PROBLEM REQUIREMENTS: Return all of the entries exactly, with nothing added or left out.

— Start of RECORDS —

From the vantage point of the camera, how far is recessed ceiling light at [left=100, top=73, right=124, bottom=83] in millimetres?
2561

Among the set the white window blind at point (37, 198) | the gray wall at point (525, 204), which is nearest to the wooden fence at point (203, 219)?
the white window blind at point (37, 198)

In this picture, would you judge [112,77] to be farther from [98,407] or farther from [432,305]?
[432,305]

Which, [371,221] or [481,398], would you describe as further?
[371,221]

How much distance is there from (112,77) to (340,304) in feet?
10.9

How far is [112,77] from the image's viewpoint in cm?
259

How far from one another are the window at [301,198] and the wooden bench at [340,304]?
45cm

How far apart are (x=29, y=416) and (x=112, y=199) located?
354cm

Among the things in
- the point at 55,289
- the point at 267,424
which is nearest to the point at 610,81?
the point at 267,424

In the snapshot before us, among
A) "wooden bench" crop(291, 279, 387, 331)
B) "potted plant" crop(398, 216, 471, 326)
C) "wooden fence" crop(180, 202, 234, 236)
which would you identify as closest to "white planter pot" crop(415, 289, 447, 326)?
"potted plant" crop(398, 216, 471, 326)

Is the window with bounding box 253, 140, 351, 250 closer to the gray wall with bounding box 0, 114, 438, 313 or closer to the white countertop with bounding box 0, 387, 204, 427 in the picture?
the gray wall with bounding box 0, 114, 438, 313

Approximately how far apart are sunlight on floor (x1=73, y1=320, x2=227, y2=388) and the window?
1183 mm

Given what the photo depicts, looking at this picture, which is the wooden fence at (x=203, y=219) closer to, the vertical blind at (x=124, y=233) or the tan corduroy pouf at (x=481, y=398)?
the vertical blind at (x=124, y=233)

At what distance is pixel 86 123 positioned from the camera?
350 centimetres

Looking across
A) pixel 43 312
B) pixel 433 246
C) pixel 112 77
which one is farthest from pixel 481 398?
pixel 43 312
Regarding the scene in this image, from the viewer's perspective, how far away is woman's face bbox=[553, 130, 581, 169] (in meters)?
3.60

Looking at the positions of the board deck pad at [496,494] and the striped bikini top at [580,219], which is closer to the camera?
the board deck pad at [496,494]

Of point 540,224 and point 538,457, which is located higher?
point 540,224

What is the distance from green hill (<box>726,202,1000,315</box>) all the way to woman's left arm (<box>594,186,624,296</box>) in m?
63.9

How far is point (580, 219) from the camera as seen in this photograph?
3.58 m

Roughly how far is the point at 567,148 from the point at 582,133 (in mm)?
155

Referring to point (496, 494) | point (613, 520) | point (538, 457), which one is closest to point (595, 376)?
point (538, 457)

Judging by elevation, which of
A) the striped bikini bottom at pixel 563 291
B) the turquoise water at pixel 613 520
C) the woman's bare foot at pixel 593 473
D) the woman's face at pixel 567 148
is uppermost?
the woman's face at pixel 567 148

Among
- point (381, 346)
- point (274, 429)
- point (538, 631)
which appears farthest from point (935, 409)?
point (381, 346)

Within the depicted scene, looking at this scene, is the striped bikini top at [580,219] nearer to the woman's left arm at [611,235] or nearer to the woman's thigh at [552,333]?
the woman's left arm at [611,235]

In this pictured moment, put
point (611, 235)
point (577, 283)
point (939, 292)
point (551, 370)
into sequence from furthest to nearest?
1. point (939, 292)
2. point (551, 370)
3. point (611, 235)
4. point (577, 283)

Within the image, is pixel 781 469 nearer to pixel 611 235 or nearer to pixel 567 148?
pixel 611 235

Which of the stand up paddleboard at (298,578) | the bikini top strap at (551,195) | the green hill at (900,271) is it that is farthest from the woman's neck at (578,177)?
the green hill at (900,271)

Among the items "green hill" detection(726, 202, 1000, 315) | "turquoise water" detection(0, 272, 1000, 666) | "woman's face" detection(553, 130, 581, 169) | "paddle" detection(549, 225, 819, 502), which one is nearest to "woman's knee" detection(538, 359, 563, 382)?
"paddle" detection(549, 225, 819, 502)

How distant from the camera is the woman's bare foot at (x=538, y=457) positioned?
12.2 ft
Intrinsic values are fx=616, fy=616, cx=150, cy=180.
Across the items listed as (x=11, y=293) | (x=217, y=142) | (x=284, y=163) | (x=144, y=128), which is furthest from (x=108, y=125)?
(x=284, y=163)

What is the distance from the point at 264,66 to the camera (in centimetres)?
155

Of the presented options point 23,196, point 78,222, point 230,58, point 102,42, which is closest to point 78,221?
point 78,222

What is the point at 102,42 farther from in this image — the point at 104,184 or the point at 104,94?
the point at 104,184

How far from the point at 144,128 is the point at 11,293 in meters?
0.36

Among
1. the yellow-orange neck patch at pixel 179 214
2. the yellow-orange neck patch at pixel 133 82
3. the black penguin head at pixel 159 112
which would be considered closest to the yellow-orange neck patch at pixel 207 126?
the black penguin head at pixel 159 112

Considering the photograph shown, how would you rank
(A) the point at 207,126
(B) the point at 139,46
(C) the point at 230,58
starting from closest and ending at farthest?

— End of RECORDS —

SOLUTION BELOW:
From the vantage point of the camera, how far is recessed ceiling light at [left=100, top=73, right=124, bottom=83] in millimetres?
2561

Among the set the white window blind at point (37, 198) | the gray wall at point (525, 204), which is nearest to the wooden fence at point (203, 219)?
the white window blind at point (37, 198)

In this picture, would you judge [112,77] to be farther from [98,407] or farther from [432,305]?
[432,305]

Which, [371,221] or [481,398], would you describe as further?
[371,221]

How much distance is there from (112,77) to (340,304) in feet?
10.9

How far is [112,77] from the image's viewpoint in cm?
259

How far from one another are the window at [301,198] and the wooden bench at [340,304]?
45cm

How far apart are (x=29, y=416) and (x=112, y=199) located?
354cm

Among the things in
- the point at 55,289
- the point at 267,424
which is nearest to the point at 610,81?
the point at 267,424

In the snapshot before us, among
A) "wooden bench" crop(291, 279, 387, 331)
B) "potted plant" crop(398, 216, 471, 326)
C) "wooden fence" crop(180, 202, 234, 236)
which would you identify as closest to "white planter pot" crop(415, 289, 447, 326)?
"potted plant" crop(398, 216, 471, 326)

Is the window with bounding box 253, 140, 351, 250 closer to the gray wall with bounding box 0, 114, 438, 313 or closer to the white countertop with bounding box 0, 387, 204, 427 in the picture?
the gray wall with bounding box 0, 114, 438, 313

Approximately how far apart are sunlight on floor (x1=73, y1=320, x2=227, y2=388) and the window?
1183 mm

Given what the photo depicts, looking at this picture, which is the wooden fence at (x=203, y=219) closer to, the vertical blind at (x=124, y=233) or the tan corduroy pouf at (x=481, y=398)?
the vertical blind at (x=124, y=233)

At what distance is pixel 86 123 positioned from the camera?
350 centimetres

Looking across
A) pixel 43 312
B) pixel 433 246
C) pixel 112 77
which one is farthest from pixel 481 398?
pixel 43 312
Regarding the scene in this image, from the viewer's perspective, how far away is woman's face bbox=[553, 130, 581, 169] (in meters)?
3.60

Looking at the positions of the board deck pad at [496,494] and the striped bikini top at [580,219], which is closer to the camera?
the board deck pad at [496,494]

Of point 540,224 and point 538,457, which is located higher?
point 540,224

What is the distance from green hill (<box>726,202,1000,315</box>) all the way to woman's left arm (<box>594,186,624,296</box>) in m?
63.9

How far is point (580, 219) from the camera as seen in this photograph?
3.58 m

Roughly how far is the point at 567,148 from the point at 582,133 (in mm)?
155

Referring to point (496, 494) | point (613, 520) | point (538, 457), which one is closest to point (595, 376)?
point (538, 457)

Judging by elevation, which of
A) the striped bikini bottom at pixel 563 291
B) the turquoise water at pixel 613 520
C) the woman's bare foot at pixel 593 473
D) the woman's face at pixel 567 148
is uppermost?
the woman's face at pixel 567 148

Among
- point (381, 346)
- point (274, 429)
- point (538, 631)
which appears farthest from point (935, 409)?
point (381, 346)

Within the depicted scene, looking at this scene, is the striped bikini top at [580,219] nearer to the woman's left arm at [611,235] or nearer to the woman's thigh at [552,333]?
the woman's left arm at [611,235]

In this pictured moment, put
point (611, 235)
point (577, 283)
point (939, 292)
point (551, 370)
into sequence from furthest to nearest?
1. point (939, 292)
2. point (551, 370)
3. point (611, 235)
4. point (577, 283)

Within the image, is pixel 781 469 nearer to pixel 611 235 or nearer to pixel 567 148?
pixel 611 235

Which of the stand up paddleboard at (298,578) | the bikini top strap at (551,195) | the green hill at (900,271) is it that is farthest from the woman's neck at (578,177)?
the green hill at (900,271)

Among the items "green hill" detection(726, 202, 1000, 315) | "turquoise water" detection(0, 272, 1000, 666) | "woman's face" detection(553, 130, 581, 169) | "paddle" detection(549, 225, 819, 502), which one is nearest to "woman's knee" detection(538, 359, 563, 382)?
"paddle" detection(549, 225, 819, 502)

How distant from the camera is the woman's bare foot at (x=538, y=457) positioned?
12.2 ft
Intrinsic values are fx=616, fy=616, cx=150, cy=180.
Across the items listed as (x=11, y=293) | (x=217, y=142) | (x=284, y=163) | (x=144, y=128), which is furthest from (x=108, y=125)?
(x=284, y=163)

What is the distance from the point at 264,66 to the camera (in centimetres)?
155

Of the presented options point 23,196, point 78,222, point 230,58, point 102,42, which is closest to point 78,221?
point 78,222

What is the point at 102,42 farther from in this image — the point at 104,184 or the point at 104,94?
the point at 104,184

How far from the point at 144,128 is the point at 11,293 in meters?
0.36

Among
1. the yellow-orange neck patch at pixel 179 214
2. the yellow-orange neck patch at pixel 133 82
3. the black penguin head at pixel 159 112
which would be considered closest to the yellow-orange neck patch at pixel 207 126?
the black penguin head at pixel 159 112

Considering the photograph shown, how would you rank
(A) the point at 207,126
(B) the point at 139,46
(C) the point at 230,58
starting from closest and ending at farthest?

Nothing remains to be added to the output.